**Passage provided:**
::::

Due to DOX administration, the imbalance between oxidative stress markers stimulates intrinsic and extrinsic apoptotic pathways, resulting in cardiac muscle cell death. DOX-induced enhancement of oxidative markers leads to activation of heat shock factor-1 (HSF-1) and subsequent activation of heat shock protein (HSP)-25 that provokes p53 protein, which is responsible for engendering proapoptotic agents [98, 99]. Following DOX administration, diverse HSPs are activated and affect cardiomyocytes differently. Expression of HSP-25 and HSP-70 in mice cardiac tissue results in inflammation, apoptosis, and fibrosis [100]. On the other hand, HSP-10, HSP-20, HSP-22, HSP-27, and HSP-60 exert protective effects against apoptosis and preserve the function of cardiac muscle cells [101]. Adiponectin, a protein hormone regulating glucose level and fatty acid breakdown, showed protective effects against DOX-induced cardiotoxicity through anti-apoptotic activities and reduced serum levels of creatin kinase and lactate dehydrogenase [102]. Erythropoietin is a glycoprotein hormone produced by the kidney to regulate red blood cells production and is used as an anti-anemia drug in patients undergoing chemotherapy. In addition to its protecting effect against anemia, it also protects against DOX-induced cardiotoxicity by decreasing apoptosis when administered as a prophylactic treatment [103]. Curcumin, a natural anti-inflammatory compound derived from turmeric, is able to potently induce anti-apoptotic mediators such as B-cell lymphoma 2 (Bcl-2) and reduce the expression of proapoptotic mediators like Bax that provoke mitochondrial cell death due to DOX administration. Curcumin attenuates DOX cardiotoxicity by mediating propyroptosis agents, e.g., NOD-, LRR-, and pyrin domain-containing protein 3 (NLRP3), inflammasome, IL-18, and caspase-1. Moreover, curcumin attenuates DOX-induced apoptosis and pyroptosis by activating Akt/mTOR signaling pathway [104, 105]. Carvedilol, a cardioselective β receptor blocker, is generally recommended to treat hypertension. Carvedilol displayed a wide range of pharmacological activities, including anti-oxidation, suppression of lipid peroxidation, and reduction in mitochondrial toxicity. In a mouse model of DOX-induced cardiotoxicity, carvedilol has the potency to improve DNA damage and cardiomyopathy through regulating apoptosis, mitochondrial damage (cytosolic cytochrome C), fibrosis, myocardial hypertrophy, and oxidative stress [106].

::::

**Input data:**
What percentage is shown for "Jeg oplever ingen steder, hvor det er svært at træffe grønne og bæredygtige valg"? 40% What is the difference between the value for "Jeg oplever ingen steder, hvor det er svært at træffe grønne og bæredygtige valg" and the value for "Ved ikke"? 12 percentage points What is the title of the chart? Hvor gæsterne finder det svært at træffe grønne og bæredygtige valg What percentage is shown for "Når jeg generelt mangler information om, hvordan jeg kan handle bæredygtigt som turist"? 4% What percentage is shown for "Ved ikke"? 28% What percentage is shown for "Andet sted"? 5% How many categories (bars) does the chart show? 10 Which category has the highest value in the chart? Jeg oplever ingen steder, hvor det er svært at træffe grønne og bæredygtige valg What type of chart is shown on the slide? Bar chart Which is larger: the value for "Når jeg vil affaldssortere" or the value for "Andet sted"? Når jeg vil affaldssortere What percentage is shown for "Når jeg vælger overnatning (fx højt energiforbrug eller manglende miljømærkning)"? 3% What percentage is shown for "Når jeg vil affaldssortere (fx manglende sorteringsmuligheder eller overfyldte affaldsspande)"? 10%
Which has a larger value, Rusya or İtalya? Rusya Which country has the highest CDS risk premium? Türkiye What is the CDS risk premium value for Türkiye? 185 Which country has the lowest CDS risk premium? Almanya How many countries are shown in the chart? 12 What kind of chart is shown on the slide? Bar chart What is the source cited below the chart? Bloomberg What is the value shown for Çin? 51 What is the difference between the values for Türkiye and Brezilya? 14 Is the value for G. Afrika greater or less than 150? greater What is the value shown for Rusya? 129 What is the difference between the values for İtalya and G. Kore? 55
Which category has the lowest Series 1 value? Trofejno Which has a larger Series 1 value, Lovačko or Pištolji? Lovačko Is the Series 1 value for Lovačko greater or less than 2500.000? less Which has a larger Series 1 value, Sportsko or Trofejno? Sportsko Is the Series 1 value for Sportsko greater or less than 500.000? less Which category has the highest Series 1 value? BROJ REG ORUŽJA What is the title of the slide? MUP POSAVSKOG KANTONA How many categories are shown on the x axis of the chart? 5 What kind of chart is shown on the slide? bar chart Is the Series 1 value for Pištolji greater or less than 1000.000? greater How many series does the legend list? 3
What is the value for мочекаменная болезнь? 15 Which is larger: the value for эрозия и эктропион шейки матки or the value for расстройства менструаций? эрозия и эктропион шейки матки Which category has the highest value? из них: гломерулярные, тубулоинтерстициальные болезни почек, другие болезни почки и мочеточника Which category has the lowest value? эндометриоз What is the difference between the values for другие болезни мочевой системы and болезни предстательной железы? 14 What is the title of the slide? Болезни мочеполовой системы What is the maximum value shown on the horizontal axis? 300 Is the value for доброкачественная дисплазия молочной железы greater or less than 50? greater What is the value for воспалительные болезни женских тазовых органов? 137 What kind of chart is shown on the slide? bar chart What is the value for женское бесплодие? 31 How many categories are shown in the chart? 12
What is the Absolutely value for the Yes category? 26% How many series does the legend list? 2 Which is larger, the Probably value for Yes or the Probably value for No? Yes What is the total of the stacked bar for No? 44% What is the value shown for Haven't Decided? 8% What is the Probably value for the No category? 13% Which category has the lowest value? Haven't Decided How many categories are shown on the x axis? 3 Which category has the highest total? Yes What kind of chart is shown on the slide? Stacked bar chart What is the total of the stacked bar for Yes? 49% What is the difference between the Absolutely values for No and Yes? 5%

::::

**Problem details:** According to the passage on DOX-induced cardiotoxicity, which organ produces erythropoietin? The records were taken from a separate source.

**Written response:** The kidney.